AUFGABE A →
Wann übernahm Anna Stolz laut dem Textauszug über sie das Amt der hauptamtlichen Bürgermeisterin in Arnstein?
AUFGABE B →
Führen Sie den Textauszug über Anna Stolz ab seinem letzten Satz fort.

TEXTAUSZUG →
================
Anna Stolz im Interview
Was steht konkret an? Welche Themen „drücken“, wohin soll die Reise gehen? Was will unsere Kultusministerin ändern und angehen? In der großen Neujahrsausgabe unserer CB verrät unsere Kultusministerin ihre Vorsätze und ersten Ideen. Anna Stolz ist sich der bevorstehenden großen Herausforderungen bewusst und stellte sich kurz vor Neujahr unseren Fragen.
Fragen an: Anna Stolz, Bayerische Kultusministerin
Anna Stolz, geboren 1982 im unterfränkischen Werneck, absolvierte ihr Abitur am Siebold-Gymnasium Würzburg. Ihr Jura-Studium führte sie nach Würzburg, Barcelona und Münster. Nach beruflichen Stationen in zwei Kanzleien in Düsseldorf übernahm die heutige 41-jährige Juristin und Politikerin im Jahr 2014 das Amt der hauptamtlichen Bürgermeisterin in Arnstein. In dieser Funktion setzte sie sich besonders im schulischen Bereich engagiert ein. Seit 2018 ist Anna Stolz Mitglied des Bayerischen Landtags und bekleidete bereits in den vergangenen fünf Jahren als Kultusstaatssekretärin einen Platz im bayerischen Kabinett. Ihre langjährige Erfahrung und ihre aktive Beteiligung im schulischen Bereich spiegeln ihr tiefes Engagement für die Bildung und Entwicklung der Jugend in Bayern wider.
Herzlichen Glückwunsch zu Ihrem neuen Amt als Kultusministerin. Wir kennen Sie bereits als Staatssekretärin und von unserer LVV in Bamberg. Wie waren Ihre ersten Wochen im neuen Amt?
================
ZEILEN →
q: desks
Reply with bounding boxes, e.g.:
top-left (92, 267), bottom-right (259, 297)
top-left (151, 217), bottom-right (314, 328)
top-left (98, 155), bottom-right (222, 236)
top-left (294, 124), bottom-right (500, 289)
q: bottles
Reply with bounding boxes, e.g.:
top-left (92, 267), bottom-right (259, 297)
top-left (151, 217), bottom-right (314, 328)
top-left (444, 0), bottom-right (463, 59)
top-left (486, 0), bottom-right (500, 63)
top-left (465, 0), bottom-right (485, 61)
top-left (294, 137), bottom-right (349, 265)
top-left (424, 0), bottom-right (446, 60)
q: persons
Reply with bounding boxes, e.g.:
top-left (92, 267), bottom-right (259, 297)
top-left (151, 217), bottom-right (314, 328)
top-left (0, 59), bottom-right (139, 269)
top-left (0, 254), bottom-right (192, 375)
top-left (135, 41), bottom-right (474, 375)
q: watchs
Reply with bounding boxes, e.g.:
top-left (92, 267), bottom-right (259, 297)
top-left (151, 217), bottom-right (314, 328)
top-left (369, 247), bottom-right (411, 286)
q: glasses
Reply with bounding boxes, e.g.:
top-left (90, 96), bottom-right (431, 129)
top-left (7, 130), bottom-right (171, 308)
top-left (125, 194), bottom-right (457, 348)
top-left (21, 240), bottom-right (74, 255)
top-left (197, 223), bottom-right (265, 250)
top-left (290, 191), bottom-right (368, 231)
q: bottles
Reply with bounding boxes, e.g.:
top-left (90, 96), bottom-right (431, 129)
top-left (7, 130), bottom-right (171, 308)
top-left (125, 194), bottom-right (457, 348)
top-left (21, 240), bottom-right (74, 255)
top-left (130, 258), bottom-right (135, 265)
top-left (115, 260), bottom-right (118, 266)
================
ÜBUNGSERGEBNIS A →
Im Jahr 2014.

ÜBUNGSERGEBNIS B →
Ich war ja bereits in der letzten Legislaturperiode als Staatssekretärin mit vielen Abläufen vertraut und auch gut vernetzt, das hilft natürlich. Insofern konnte ich bereits die ersten Tage als Kultusministerin effektiv nutzen. Mir ist es wichtig, viel an den Schulen vor Ort zu sein. Da war beispielsweise der Besuch einer Förderschule gleich am ersten Tag meiner Amtszeit oder der Vorlesetag an einer Münchner Grundschule. Besonders eindrücklich war für mich auch mein Israel-Besuch kurz vor Weihnachten. In einer Zeit, in der Antisemitismus erschreckenderweise wieder stärker wird, war es mir auch wichtig, mit diesem Besuch ein klares Signal der Solidarität zu setzen.
Willkommen im Jahr 2024 – Was sind Ihre Vorsätze als neue Kultusministerin?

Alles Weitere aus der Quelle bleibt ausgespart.